- Description of the task
Count the lines in the records below that contain the string "mirror", treating uppercase and lowercase as different, and reply with only that number.

Spatial data with pictures:
---+---
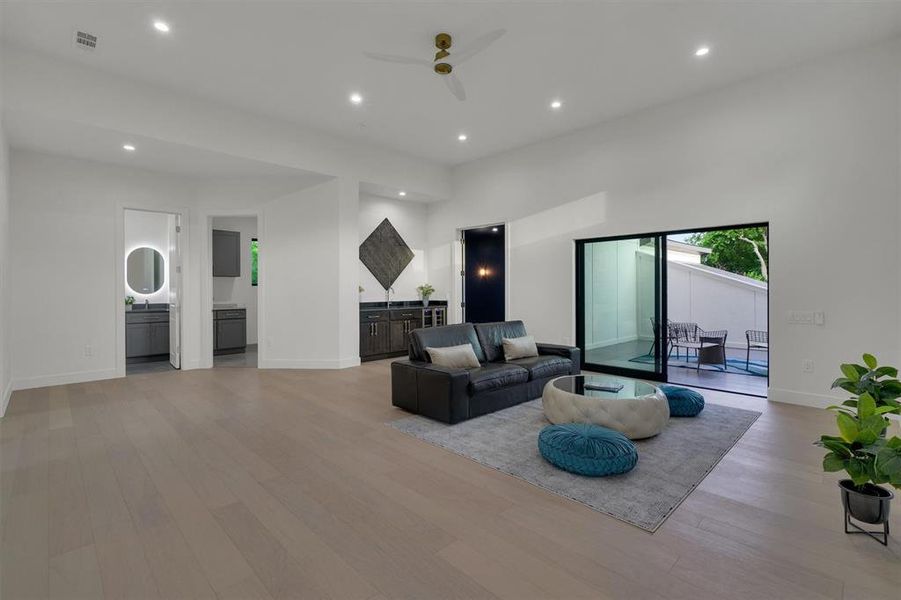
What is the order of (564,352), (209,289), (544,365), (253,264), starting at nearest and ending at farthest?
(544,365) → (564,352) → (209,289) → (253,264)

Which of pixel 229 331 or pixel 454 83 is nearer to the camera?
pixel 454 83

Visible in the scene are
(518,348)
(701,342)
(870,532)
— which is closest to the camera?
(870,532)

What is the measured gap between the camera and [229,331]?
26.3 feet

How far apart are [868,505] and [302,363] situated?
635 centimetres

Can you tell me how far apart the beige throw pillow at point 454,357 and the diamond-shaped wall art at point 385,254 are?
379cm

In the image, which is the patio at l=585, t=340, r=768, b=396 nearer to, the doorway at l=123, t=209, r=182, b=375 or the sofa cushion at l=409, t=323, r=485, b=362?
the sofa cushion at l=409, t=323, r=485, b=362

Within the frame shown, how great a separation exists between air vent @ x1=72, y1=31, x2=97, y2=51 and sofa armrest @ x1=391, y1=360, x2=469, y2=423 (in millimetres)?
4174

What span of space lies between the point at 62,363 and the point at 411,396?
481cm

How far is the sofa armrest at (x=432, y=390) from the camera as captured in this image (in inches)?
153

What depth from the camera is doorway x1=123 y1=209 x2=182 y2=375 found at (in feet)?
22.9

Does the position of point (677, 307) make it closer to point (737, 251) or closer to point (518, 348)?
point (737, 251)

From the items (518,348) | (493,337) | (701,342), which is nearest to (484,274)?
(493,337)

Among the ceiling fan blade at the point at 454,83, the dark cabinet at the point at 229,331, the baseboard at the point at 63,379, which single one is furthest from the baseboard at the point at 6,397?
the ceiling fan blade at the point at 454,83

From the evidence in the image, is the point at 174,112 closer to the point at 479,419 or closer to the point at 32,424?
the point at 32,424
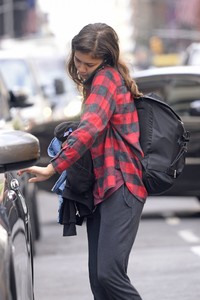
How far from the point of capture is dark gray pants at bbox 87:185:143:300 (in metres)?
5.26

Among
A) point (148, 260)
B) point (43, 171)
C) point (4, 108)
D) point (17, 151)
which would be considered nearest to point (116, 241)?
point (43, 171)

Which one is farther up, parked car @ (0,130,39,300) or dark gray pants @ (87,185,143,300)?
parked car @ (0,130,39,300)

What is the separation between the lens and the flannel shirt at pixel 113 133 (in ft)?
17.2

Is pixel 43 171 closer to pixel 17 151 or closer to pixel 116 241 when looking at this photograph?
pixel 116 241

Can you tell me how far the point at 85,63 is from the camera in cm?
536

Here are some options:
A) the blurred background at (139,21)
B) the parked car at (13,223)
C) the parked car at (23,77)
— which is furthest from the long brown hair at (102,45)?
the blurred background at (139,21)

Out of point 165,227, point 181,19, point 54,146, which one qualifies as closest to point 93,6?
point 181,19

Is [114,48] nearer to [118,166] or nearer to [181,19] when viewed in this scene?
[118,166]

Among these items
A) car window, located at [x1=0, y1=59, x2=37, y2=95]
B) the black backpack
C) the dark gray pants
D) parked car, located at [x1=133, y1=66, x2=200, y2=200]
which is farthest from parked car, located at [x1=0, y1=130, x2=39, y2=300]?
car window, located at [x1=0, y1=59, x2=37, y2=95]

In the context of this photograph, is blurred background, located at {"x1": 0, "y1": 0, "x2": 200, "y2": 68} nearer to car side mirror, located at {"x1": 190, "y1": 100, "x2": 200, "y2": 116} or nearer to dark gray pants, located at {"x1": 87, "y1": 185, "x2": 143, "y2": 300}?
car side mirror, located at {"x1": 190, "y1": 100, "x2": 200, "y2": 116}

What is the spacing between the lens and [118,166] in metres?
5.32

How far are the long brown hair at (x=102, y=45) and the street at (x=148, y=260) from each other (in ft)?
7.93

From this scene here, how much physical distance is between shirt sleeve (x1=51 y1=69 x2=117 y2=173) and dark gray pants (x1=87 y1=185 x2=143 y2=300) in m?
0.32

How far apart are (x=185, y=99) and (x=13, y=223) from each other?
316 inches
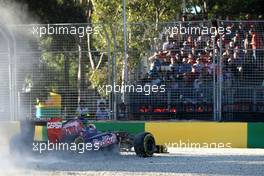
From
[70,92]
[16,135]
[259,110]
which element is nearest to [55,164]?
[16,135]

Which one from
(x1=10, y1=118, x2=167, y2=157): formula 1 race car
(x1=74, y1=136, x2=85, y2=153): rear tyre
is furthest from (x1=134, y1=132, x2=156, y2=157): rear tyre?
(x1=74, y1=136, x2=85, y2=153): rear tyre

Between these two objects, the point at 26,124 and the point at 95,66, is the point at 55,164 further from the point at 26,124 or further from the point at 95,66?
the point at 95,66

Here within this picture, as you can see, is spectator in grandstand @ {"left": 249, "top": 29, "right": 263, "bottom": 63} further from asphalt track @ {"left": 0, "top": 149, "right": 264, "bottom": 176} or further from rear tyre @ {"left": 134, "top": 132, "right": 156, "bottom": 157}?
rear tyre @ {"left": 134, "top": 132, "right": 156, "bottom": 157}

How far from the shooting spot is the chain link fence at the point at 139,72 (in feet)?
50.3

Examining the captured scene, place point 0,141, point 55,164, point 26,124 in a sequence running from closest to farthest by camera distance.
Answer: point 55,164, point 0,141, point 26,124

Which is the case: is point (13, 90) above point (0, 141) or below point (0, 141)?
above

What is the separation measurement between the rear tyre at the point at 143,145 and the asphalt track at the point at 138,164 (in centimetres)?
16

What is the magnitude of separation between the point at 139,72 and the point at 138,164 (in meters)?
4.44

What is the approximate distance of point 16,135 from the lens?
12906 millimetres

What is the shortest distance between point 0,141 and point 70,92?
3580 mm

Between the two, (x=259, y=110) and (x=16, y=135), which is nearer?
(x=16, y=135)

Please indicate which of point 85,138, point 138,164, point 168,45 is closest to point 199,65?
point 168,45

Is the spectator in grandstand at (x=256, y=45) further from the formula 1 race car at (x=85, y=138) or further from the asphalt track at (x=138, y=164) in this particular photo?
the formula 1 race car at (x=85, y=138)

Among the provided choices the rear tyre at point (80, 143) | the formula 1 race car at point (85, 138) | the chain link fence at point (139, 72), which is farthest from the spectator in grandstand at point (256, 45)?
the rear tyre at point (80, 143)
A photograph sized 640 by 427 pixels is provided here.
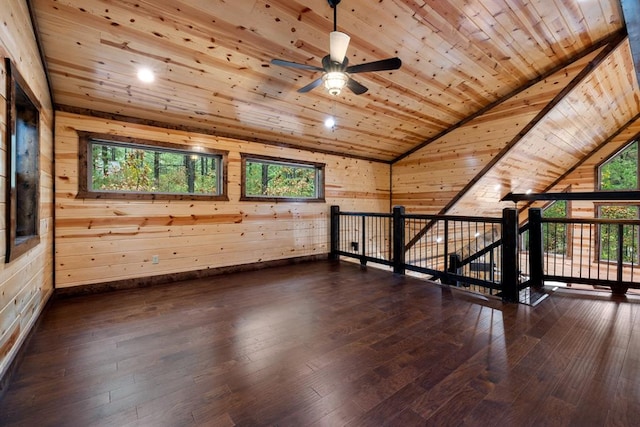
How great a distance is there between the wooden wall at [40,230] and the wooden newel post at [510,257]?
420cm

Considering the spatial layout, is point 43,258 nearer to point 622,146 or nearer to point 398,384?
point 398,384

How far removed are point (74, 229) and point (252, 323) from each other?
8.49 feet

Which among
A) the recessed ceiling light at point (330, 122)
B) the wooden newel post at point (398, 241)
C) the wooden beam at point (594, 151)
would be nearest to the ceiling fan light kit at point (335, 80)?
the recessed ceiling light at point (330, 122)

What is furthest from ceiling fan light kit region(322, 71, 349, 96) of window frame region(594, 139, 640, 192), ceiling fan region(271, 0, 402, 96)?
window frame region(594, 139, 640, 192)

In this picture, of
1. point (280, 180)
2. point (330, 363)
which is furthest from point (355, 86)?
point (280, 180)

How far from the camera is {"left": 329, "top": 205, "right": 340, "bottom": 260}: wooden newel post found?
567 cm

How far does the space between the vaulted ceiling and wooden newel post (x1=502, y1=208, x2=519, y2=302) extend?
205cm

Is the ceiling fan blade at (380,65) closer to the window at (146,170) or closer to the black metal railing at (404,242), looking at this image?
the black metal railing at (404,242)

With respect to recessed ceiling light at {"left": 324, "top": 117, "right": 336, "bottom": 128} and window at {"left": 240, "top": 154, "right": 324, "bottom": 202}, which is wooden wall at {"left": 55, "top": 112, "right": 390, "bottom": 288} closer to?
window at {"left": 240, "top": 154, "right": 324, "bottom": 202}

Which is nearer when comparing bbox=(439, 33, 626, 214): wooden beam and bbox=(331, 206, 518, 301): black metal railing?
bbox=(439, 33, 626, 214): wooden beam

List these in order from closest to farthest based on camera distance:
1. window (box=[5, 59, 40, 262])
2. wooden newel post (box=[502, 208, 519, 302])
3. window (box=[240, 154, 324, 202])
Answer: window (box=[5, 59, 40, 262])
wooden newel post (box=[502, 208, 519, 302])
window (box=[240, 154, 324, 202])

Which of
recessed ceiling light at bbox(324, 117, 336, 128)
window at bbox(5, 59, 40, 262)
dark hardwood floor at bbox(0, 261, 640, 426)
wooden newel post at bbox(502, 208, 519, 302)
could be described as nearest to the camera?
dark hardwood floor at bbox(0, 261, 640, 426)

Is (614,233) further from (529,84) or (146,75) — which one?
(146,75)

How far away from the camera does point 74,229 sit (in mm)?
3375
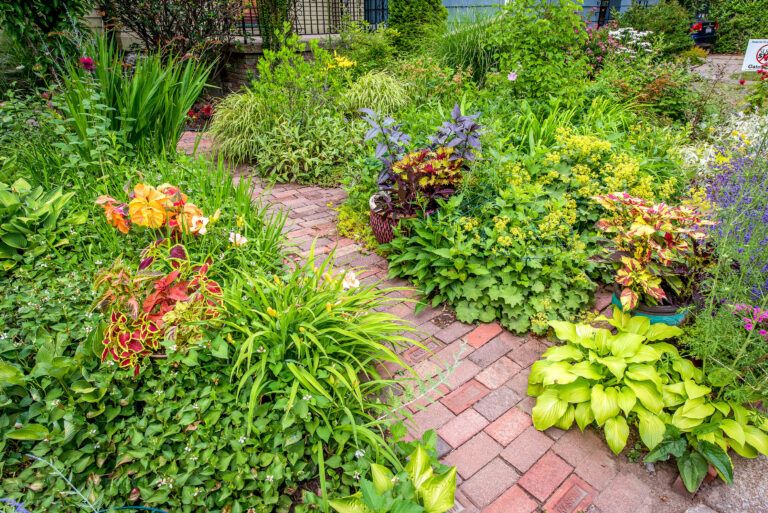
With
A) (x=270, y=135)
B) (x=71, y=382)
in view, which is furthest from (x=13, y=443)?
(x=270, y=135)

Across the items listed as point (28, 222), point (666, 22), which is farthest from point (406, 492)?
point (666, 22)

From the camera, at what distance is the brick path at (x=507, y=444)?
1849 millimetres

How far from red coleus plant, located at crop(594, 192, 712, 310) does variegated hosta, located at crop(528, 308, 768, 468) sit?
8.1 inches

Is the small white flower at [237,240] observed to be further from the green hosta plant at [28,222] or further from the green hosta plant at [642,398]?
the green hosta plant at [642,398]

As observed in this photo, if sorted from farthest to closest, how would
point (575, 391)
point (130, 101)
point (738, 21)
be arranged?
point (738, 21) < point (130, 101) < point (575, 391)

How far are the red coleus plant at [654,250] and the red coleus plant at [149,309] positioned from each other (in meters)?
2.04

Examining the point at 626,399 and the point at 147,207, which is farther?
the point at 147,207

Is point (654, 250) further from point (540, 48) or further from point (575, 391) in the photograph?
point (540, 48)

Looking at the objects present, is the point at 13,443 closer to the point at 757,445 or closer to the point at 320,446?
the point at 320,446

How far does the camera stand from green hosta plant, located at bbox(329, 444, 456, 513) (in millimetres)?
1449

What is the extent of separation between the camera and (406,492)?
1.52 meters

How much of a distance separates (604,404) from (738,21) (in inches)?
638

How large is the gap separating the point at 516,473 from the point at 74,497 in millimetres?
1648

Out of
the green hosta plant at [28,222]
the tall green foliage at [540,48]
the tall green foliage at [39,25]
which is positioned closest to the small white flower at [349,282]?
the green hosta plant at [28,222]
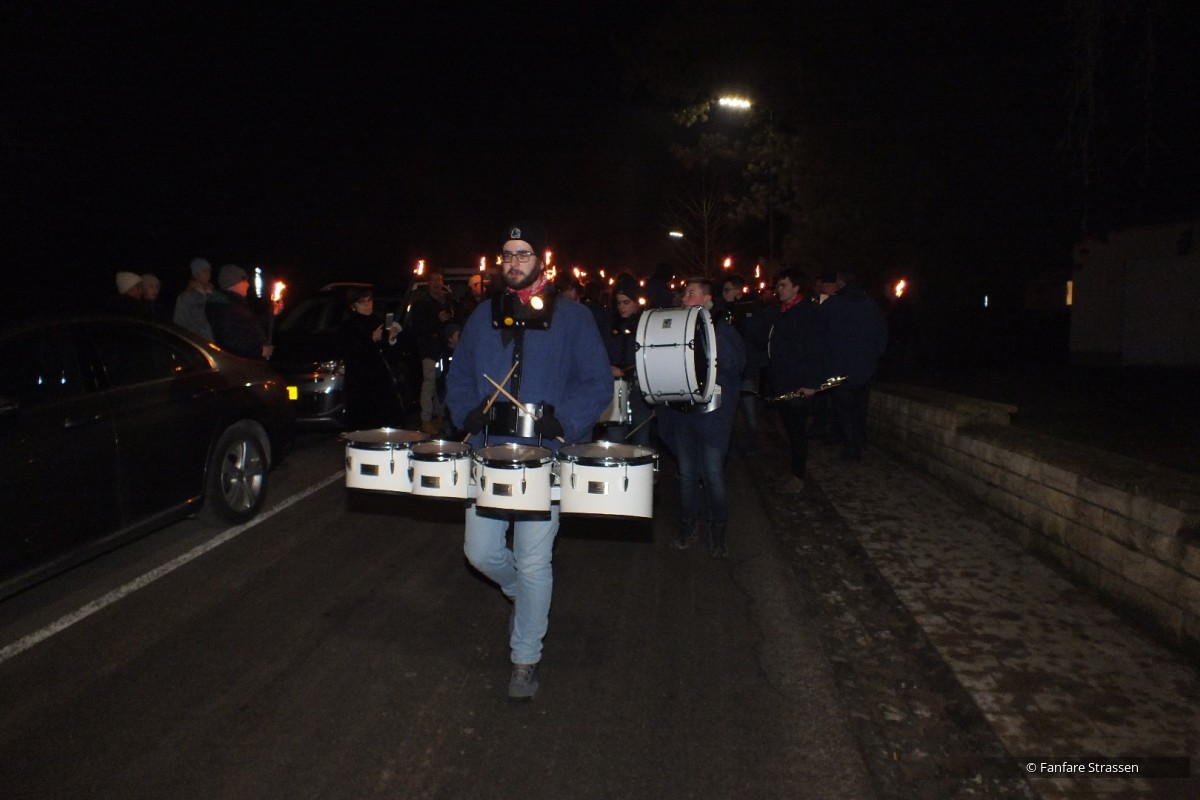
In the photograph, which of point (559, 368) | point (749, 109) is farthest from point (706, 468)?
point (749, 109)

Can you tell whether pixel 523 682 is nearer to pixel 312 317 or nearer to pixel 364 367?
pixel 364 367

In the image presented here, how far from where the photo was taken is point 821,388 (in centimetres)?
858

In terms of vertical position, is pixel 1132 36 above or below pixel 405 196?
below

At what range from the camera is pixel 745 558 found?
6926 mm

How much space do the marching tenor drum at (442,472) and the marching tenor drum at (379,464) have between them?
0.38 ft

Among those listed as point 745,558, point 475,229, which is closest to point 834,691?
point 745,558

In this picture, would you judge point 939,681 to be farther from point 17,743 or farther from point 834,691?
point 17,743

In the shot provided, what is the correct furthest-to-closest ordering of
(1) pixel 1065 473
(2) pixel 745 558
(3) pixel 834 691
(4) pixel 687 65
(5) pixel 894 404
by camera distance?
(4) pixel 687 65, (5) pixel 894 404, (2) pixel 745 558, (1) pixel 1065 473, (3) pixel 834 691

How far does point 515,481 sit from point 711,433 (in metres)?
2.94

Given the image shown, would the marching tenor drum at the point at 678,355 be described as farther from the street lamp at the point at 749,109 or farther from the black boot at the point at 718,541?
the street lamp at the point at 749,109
---+---
- Response for this exercise
2